Faculty of Engineering, University of Bristol, Bristol, United Kingdom.
School of Computing, Engineering & Intelligent Systems, Ulster University, Derry/Londonderry, United Kingdom.
Elife. 2023 Sep 12;12:e84602. doi: 10.7554/eLife.84602.
Electroencephalography and magnetoencephalography recordings are non-invasive and temporally precise, making them invaluable tools in the investigation of neural responses in humans. However, these recordings are noisy, both because the neuronal electrodynamics involved produces a muffled signal and because the neuronal processes of interest compete with numerous other processes, from blinking to day-dreaming. One fruitful response to this noisiness has been to use stimuli with a specific frequency and to look for the signal of interest in the response at that frequency. Typically this signal involves measuring the coherence of response phase: here, a Bayesian approach to measuring phase coherence is described. This Bayesian approach is illustrated using two examples from neurolinguistics and its properties are explored using simulated data. We suggest that the Bayesian approach is more descriptive than traditional statistical approaches because it provides an explicit, interpretable generative model of how the data arises. It is also more data-efficient: it detects stimulus-related differences for smaller participant numbers than the standard approach.
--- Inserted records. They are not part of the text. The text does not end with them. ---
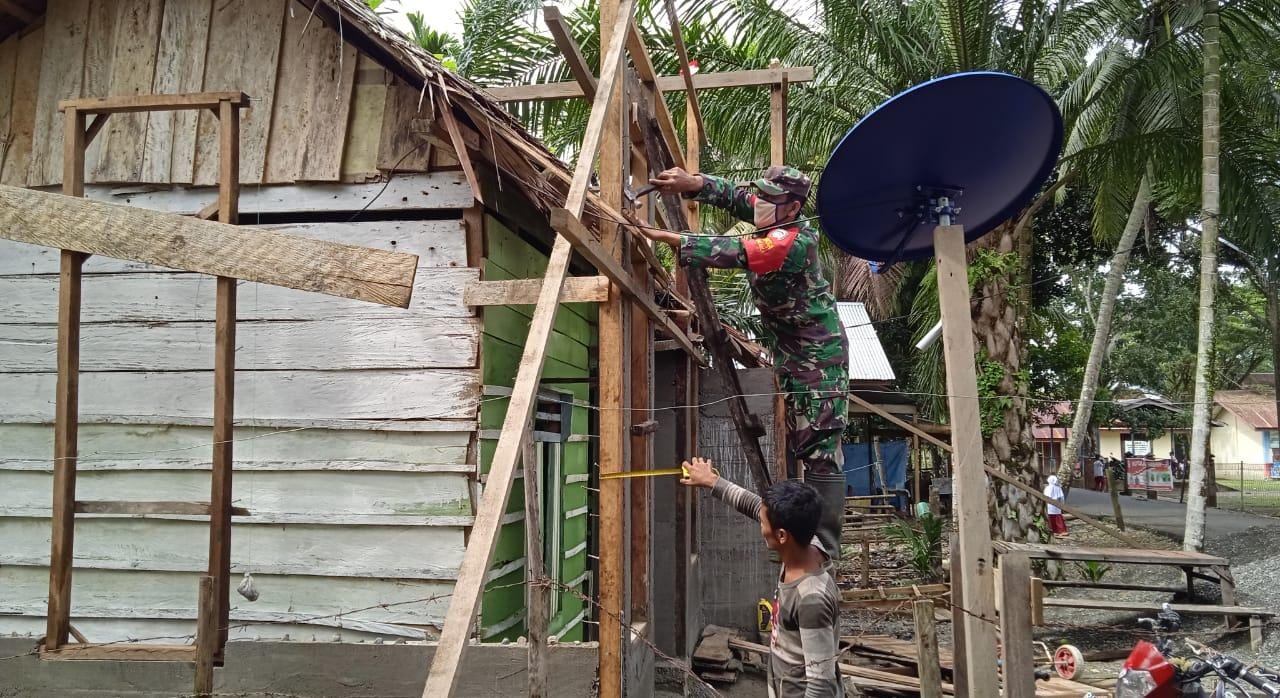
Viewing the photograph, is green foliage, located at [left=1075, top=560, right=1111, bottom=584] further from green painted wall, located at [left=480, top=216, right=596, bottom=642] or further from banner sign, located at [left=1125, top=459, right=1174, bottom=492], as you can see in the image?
banner sign, located at [left=1125, top=459, right=1174, bottom=492]

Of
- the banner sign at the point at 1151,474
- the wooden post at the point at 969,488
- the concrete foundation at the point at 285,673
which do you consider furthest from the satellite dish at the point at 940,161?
the banner sign at the point at 1151,474

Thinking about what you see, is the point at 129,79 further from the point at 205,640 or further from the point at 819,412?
the point at 819,412

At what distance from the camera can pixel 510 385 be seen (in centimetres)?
473

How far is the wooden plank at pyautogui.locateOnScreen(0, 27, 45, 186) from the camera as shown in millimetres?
4742

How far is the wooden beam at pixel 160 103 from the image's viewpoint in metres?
3.51

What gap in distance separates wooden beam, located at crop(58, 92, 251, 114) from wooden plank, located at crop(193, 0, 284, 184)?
0.86 metres

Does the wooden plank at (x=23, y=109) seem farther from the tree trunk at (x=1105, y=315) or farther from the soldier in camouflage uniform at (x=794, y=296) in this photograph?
the tree trunk at (x=1105, y=315)

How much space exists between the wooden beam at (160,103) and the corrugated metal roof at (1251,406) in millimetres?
43684

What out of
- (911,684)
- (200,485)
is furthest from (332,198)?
(911,684)

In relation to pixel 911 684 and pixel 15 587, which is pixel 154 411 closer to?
pixel 15 587

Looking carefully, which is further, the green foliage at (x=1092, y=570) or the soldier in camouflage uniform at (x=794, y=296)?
the green foliage at (x=1092, y=570)

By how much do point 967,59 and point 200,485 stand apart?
870 centimetres

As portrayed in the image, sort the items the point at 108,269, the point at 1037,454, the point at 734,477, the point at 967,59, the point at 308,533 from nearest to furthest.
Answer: the point at 308,533
the point at 108,269
the point at 734,477
the point at 967,59
the point at 1037,454

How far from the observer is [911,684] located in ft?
21.9
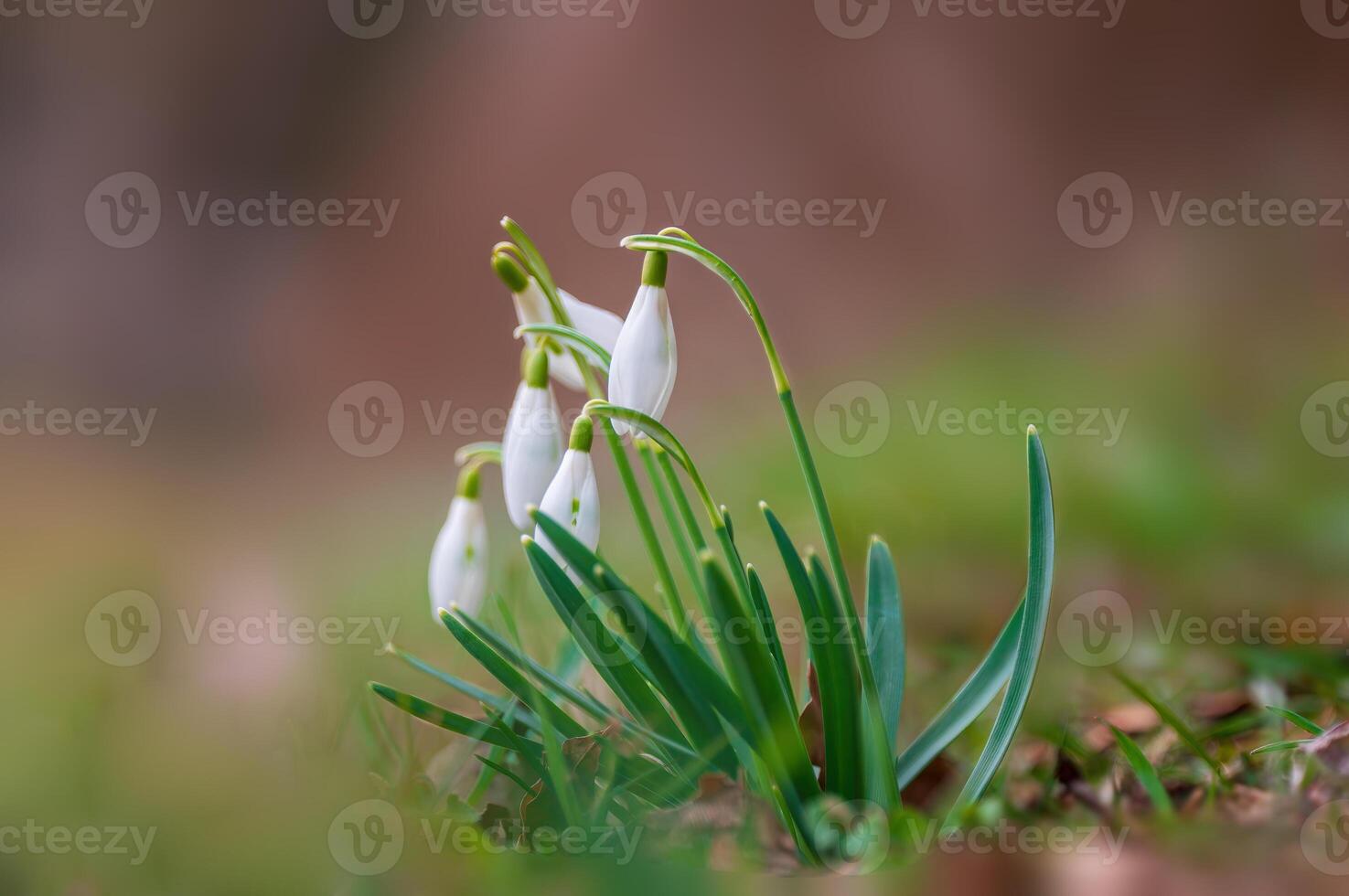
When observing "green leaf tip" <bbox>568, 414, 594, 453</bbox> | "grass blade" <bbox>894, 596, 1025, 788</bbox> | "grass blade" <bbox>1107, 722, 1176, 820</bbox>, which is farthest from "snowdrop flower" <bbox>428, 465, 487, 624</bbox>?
"grass blade" <bbox>1107, 722, 1176, 820</bbox>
脑电图和脑磁图记录是非侵入性的且具有时间精度,这使得它们成为研究人类神经反应的非常有价值的工具。然而,这些记录存在噪声,一方面是因为涉及的神经元电动力学产生了模糊的信号,另一方面是因为感兴趣的神经元过程与许多其他过程竞争,从眨眼到白日梦。应对这种噪声的一种有效方法是使用具有特定频率的刺激,并在该频率的响应中寻找感兴趣的信号。通常,这个信号涉及测量响应相位的相干性:这里描述了一种用于测量相位相干性的贝叶斯方法。使用神经语言学的两个示例来说明这种贝叶斯方法,并使用模拟数据探索其性质。我们认为,贝叶斯方法比传统的统计方法更具描述性,因为它提供了一个关于数据产生方式的明确、可解释的生成模型。它也更具数据效率:与标准方法相比,它可以检测到较小参与者数量的与刺激相关的差异。